▶ **INSTRUCTIONS FOR THE TASK**: An exact, line-by-line copy is needed, beginning at the line with "family: Cervidae" and ending at the last line of the listing below.

START MATERIAL FOR THE TASK

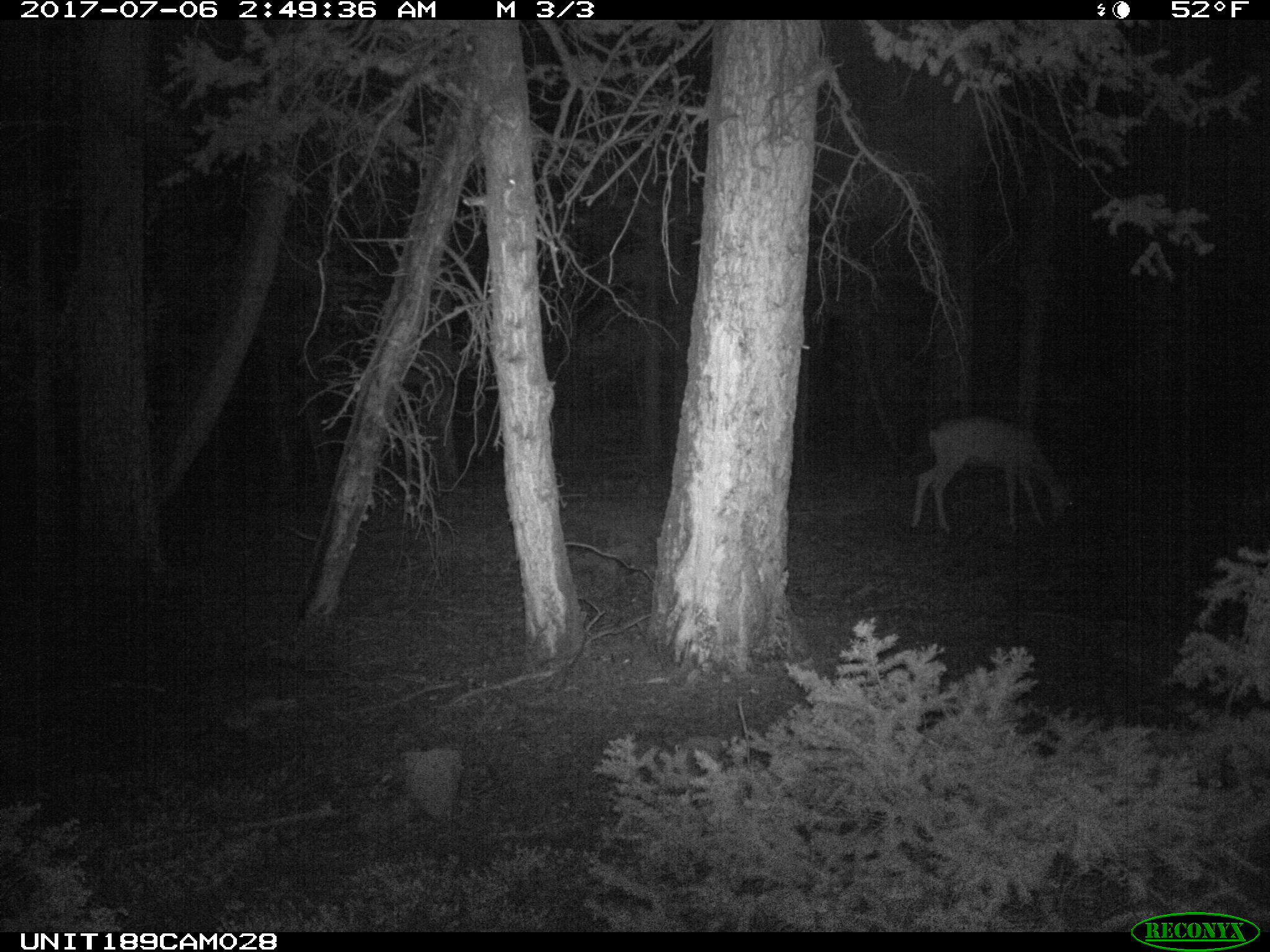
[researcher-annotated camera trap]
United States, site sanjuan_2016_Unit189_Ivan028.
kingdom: Animalia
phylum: Chordata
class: Mammalia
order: Artiodactyla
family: Cervidae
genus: Odocoileus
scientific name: Odocoileus hemionus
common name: mule deer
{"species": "Odocoileus hemionus (mule deer)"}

END MATERIAL FOR THE TASK

▶ **ANSWER SPACE**:
family: Cervidae
genus: Odocoileus
scientific name: Odocoileus hemionus
common name: mule deer
{"species": "Odocoileus hemionus (mule deer)"}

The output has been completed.